For a default argument in C++, does the value need to be a constant or will another argument do?
The default value of an argument cannot be another argument. However, that does not mean it has to be a constant. It can be the return value of a function call.
int getNextDefaultID()
{
static int id = 0;
return ++id;
}
struct Foo
{
Foo(int data, int id = getNextDefaultID()) : data_(data), id_(id) {}
int data_;
int id_;
};
int main()
{
Foo f1(10); // Gets the next default ID.
Foo f2(20, 999); // ID is specified.
}
The following code compiles cleanly with GCC:
void func(int arg1, decltype(arg1) arg2)
{
(void)arg2;
}
int main(){}
I used this command to compile:
g++ -std=c++14 test.cpp -o test -pedantic-errors -Wall -Wextra
But such usage of a parameter in the middle of function declaration seems weird. Is it actually valid in standard C++, or is it a GCC extension?
This is fine. The ISO C++11 Standard even gives your situation as an example.
First the parameter is in scope:
3.3.3 Block scope [ basic.scope.local ]
2 The potential scope of a function parameter name (including one appearing in a lambda-declarator) or of
a function-local predefined variable in a function definition (8.4) begins at its point of declaration.
An example can be found here:
8.3.5 Functions [ dcl.fct ]
5 [ Note: This transformation does not affect the types of the parameters. For example, int(*)(const int p, decltype(p)*) and int(*)(int, const int*) are identical types. — end note ]
Yes, it's legal. It's basically just a question of scope. From [basic.scope.block]:
The potential scope of a function parameter name (including one appearing in a lambda-declarator) or of a function-local predefined variable in a function definition (8.4) begins at its point of declaration.
The scope of arg1 begins here:
void func(int arg1, decltype(arg1) arg2)
------------------^
Hence arg1 is in scope for the declaration of arg2. I think that's sufficient.
The rule for disallowing defaulting arg2 to arg1 is separate -- which to me suggests that arg1 was in scope and had to be explicitly disallowed.

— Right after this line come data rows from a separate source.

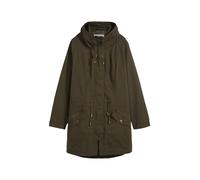 bonprix Parca de entretiempo caqui 4XL EUR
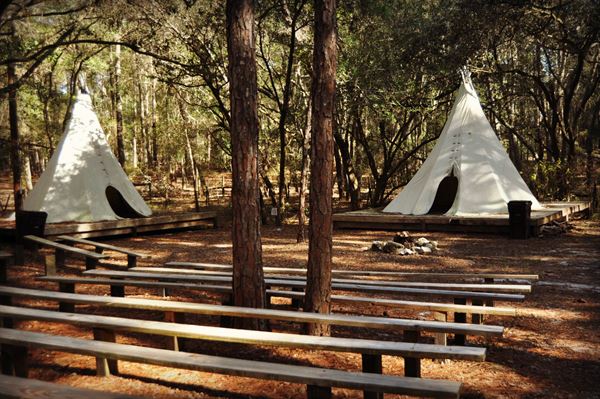 Camp Kulaqua & Kulaqua Retreat and Conference Center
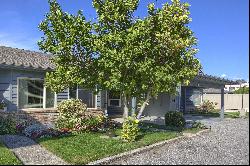 Tranquil Townhome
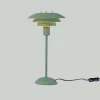 Discount Aneta Lighting Epsilon 37cm bordslampa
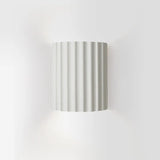 NordicGlow | Væglampe Minimalistisk - LED Dæmpbar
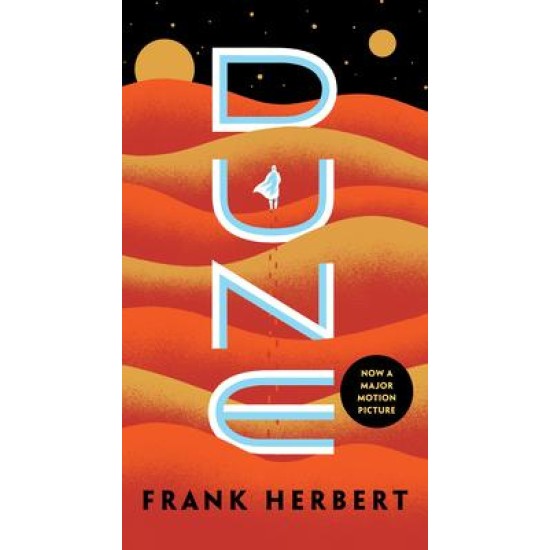 Dune - Frank Herbert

If we look in N3979 [dcl.fct.default] we have
Default arguments are evaluated each time the function is called. The order of evaluation of function arguments is unspecified. Consequently, parameters of a function shall not be used in a default argument, even if they are not evaluated. Parameters of a function declared before a default argument are in scope and can hide namespace and class member names. [ Example:
int a;
int f(int a, int b = a); // error: parameter a
// used as default argument
typedef int I;
int g(float I, int b = I(2)); // error: parameter I found
int h(int a, int b = sizeof(a)); // error, parameter a used
// in default argument
[...]
Emphasis mine
So in the example a is known when we get to b and it hides the a from the calling scope. This leads me to believe each function parameter is known before each subsequent parameter. This means you should be able to use its type. You cannot use its value - as the order of evaluation of the values is unspecified - but the names should be introduced in order from left to right.